You understand almost perfectly. You have it exactly right, right up until the last clause of the last sentence. A restore is not an install. Only the installer creates a Recovery HD partition.
But you don't need one, as long as you've got your TM backup. Booting into the TM volume is functionally the same as booting into a "real" Recovery HD. Or, you can boot off the thumb drive, which again is functionally the same.
The Recovery HD partition contains a compressed image of the recovery software. (The partition is 650MB, but it's not full. The compressed image that is the guts of it is only about 450MB.) When you boot into it, the first thing it does is decompress that image into RAM, and then re-boots off the expanded image. Internet Recovery works exactly the same, except that the compressed image is downloaded instead of being read from disk.

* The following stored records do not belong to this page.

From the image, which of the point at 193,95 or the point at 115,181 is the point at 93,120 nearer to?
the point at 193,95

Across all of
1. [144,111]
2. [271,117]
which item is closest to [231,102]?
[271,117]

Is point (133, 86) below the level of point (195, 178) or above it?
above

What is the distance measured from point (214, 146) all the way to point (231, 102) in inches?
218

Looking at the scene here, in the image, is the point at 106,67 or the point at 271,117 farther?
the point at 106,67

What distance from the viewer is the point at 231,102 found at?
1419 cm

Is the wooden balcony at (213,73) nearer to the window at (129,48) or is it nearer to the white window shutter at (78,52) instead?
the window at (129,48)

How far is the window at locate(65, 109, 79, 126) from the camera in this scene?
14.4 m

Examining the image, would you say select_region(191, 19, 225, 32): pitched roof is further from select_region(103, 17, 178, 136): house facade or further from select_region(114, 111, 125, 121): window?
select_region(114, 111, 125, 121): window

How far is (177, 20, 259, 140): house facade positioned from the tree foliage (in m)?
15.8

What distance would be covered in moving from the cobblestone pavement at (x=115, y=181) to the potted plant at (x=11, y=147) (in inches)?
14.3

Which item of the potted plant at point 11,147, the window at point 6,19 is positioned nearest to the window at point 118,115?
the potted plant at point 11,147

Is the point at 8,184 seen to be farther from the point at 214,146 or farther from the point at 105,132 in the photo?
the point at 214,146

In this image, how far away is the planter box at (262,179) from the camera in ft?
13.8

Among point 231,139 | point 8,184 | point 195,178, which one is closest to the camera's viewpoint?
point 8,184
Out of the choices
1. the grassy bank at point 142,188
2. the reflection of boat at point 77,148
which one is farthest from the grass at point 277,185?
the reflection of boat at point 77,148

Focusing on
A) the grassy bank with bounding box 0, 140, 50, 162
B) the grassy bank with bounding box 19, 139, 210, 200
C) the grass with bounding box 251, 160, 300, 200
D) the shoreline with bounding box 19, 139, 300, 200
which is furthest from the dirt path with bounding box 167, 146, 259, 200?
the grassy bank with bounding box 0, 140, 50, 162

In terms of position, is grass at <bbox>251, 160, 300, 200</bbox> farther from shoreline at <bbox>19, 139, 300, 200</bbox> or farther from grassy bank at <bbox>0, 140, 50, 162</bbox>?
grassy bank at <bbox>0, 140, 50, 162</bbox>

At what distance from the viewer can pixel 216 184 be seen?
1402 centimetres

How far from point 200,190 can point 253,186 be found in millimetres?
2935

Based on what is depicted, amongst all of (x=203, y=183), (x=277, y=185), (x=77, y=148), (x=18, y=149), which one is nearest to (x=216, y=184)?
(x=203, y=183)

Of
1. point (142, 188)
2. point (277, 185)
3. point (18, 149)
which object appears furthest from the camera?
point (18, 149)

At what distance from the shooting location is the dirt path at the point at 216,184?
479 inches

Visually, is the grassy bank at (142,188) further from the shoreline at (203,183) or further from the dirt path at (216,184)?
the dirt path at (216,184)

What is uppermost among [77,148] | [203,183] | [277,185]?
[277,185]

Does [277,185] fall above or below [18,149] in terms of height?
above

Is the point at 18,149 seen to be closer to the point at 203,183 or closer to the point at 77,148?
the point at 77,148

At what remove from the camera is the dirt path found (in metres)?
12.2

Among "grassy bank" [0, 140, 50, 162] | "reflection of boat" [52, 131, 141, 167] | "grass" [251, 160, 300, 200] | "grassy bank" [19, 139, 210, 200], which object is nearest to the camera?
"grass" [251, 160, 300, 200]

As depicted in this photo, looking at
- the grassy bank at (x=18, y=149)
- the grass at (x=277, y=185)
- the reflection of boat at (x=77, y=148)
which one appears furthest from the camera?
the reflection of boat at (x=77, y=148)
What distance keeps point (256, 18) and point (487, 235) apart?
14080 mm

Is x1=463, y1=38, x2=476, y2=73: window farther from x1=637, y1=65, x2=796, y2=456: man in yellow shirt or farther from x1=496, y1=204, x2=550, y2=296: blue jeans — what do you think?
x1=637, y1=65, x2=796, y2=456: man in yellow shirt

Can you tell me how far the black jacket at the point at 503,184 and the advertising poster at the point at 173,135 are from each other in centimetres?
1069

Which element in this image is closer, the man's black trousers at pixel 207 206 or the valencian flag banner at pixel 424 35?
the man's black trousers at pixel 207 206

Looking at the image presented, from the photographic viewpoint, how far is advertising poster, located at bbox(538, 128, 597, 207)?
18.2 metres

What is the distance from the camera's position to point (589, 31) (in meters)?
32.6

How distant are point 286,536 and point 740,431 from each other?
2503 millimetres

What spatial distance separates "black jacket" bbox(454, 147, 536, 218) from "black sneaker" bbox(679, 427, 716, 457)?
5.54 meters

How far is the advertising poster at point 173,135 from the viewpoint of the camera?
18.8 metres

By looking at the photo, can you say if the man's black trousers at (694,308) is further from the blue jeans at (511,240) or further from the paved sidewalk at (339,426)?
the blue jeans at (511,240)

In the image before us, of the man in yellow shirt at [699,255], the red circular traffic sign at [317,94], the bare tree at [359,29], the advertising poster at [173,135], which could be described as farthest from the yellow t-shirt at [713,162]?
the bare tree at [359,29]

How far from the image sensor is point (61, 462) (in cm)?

Once the recovery software is expanded into RAM, it makes no difference where the compressed image came from. At that point, you're booted into a RAM disk, and can safely remove whatever drive (boot, TM, thumb, internet) the software came from.
But you will need internet access to get the installer. The entire Recovery HD partition is only 650 MB in size. There's no way a 3.76 GB installer can fit. (Compression won't help. The installer has already been compressed to within an inch of its life to bring it down to "only" 3.76 GB.)
Unless, as I said, you had the foresight to squirrel away a copy of the installer.
I am very reluctant to start futzing around with what I've got, since everything is working hunkydory without the Recovery HD installed but being accessible via the thumb drive.
I'm of two minds about this. Recovery procedures should be practiced, so you won't panic when you really need them. On the other hand, if it ain't broke, don't fix it. I think the latter is the better choice at this point. After all, you have done at least one full-disk restore. That's probably enough practice.
I'm also stymied by your "installer" comments. (If restoring my OS and files didn't "install" them, then we're speaking different languages.)
I had noticed that "speaking different languages" part. A "restore" puts back files you previously had; an "install" can create new files, even files you've never had. There's no reason a full-disk restore couldn't re-recreate the Recovery HD partition. I assume Apple chose not to do so because they figure you've already got one on the TM partition.
I'm not sure I'm in total agreement with that. You have a backup of "Recovery HD" on your TM backup, but only because at some time after 10.7.2 you did a TM backup at a time when you also had a Recovery HD partition for it to copy. If you ever have to wipe your TM backup and start fresh, it'll never see a Recovery HD and won't back it up. You new TM archive will not be bootable. You'll need the thumb drive then.
With a naked hard drive and no thumb drive, nothing would happen, so I don't see how holding down the option key would achieve anything.
With a naked hard drive and no thumb drive
and no TM backup that has ever seen "Recovery HD", nothing will happen when you hold down the option key.
In the same situation but with a TM backup that has never seen "Recovery HD", you can hold down ⌘R to get into Internet Recovery mode. Let it download the recovery software ("only" 450 MB or so), and use that to do a full-disk restore from TM. 450 MB is a lot smaller than 3.76 GB for the installer.
In the same situation but with no TM backup at all, you're SOL anyway.